Heart-Thinking: Michael Beckoning

7pm – The Midwest Eurythmy Group will perform the Michaelmas Verse from Rudolf Steiner’s Calendar of the Soul

Activating Our ‘Gemut’: The mind warmed by a loving heart & stimulated by the soul’s imaginative power – Hazel Archer Ginsberg

Verse for the Michaelic Age:  ALL

We must eradicate from the soul all fear and terror of what approaches us from the future. We must acquire serenity in all feelings and sensations about the future.

We must look forward with absolute equanimity to whatever may come.  And we must think only that whatever comes is given to us by a cosmic guidance full of wisdom.

It is part of what we must learn in this age, namely, to live without any security in material existence and to live with pure trust in the ever-present help of the spiritual world.

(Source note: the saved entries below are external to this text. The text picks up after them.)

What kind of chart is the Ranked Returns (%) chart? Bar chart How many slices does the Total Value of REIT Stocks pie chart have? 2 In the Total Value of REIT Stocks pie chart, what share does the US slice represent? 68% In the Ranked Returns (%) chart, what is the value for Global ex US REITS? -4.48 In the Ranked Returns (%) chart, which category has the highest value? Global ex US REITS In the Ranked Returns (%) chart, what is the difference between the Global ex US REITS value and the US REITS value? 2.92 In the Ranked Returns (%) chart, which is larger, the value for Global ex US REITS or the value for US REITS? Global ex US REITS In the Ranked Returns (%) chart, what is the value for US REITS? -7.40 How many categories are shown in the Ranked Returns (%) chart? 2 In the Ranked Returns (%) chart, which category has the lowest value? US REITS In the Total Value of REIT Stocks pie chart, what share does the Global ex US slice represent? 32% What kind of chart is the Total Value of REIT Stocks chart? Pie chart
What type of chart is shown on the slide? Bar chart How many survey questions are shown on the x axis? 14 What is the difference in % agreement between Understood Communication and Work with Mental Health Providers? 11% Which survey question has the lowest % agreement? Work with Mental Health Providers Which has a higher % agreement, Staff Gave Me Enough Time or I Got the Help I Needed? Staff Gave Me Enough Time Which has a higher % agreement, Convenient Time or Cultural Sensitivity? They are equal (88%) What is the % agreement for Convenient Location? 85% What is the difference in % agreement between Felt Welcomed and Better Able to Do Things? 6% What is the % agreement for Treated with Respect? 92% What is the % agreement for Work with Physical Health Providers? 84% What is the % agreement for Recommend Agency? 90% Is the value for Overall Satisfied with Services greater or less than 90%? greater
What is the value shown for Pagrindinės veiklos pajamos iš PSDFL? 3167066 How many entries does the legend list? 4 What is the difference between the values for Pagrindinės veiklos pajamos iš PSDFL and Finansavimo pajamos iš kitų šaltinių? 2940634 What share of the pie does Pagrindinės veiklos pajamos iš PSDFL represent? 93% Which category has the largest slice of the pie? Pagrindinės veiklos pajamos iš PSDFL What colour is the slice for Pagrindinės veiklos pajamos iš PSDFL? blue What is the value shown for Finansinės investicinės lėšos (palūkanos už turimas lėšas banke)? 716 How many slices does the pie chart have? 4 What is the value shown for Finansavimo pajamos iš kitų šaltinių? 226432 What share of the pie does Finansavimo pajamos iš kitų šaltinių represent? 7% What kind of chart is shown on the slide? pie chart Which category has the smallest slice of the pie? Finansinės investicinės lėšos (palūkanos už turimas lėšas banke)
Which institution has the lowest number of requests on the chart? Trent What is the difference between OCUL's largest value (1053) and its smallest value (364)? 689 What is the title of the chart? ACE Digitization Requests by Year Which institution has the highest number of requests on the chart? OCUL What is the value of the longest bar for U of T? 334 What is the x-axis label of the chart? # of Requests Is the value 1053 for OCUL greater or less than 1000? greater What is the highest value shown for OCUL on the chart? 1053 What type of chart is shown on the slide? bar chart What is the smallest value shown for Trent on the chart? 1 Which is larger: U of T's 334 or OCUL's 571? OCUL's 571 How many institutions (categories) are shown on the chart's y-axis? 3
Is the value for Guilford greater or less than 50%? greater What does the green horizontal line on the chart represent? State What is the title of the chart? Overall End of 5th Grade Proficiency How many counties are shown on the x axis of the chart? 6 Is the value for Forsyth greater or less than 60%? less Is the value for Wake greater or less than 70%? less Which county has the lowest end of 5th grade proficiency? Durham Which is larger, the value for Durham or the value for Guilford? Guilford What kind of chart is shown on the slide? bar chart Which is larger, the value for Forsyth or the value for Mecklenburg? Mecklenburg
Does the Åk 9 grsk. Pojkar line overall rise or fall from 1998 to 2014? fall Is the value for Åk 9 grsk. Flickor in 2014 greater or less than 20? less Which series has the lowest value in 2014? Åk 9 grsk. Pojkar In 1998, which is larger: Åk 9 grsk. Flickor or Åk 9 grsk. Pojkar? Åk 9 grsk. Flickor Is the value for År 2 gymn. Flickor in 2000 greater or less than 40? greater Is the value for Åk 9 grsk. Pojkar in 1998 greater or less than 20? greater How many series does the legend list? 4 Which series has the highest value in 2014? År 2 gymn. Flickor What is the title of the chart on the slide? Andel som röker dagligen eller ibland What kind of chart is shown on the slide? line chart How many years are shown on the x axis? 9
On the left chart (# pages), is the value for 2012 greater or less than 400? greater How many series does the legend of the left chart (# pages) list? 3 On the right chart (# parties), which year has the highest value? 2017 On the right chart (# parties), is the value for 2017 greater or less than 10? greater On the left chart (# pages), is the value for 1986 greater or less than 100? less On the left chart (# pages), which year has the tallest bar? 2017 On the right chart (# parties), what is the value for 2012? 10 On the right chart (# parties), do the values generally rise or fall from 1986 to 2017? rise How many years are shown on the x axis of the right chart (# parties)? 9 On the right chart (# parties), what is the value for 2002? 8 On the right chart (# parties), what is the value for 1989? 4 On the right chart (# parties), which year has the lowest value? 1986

Truly, nothing else will do if our courage is not to fail us. For this let us seek awakening to the reality of the spirit from within ourselves, every morning and every evening. ~Rudolf Steiner

Copper Rod Eurythmy: ALL

If I’m to be a valiant knight, Then there’s a battle I must fight , And I must choose right from the start, Not strength of arm But strength of heart, My sword shall of good steel be made, And love the keenness of the blade

Piano & Voice – Kristen Wray & David Wray performing Nacht und Träume + Ganymed  – By Franz Schubert. Kristen Wray is a fiber and metal weaving artist, an energy healing practitioner, as well as a classically trained singer. David Wray is a classics professor at the University of Chicago specializing in ancient Roman poetry. Kristen and David regularly perform together in music student recitals on the university campus.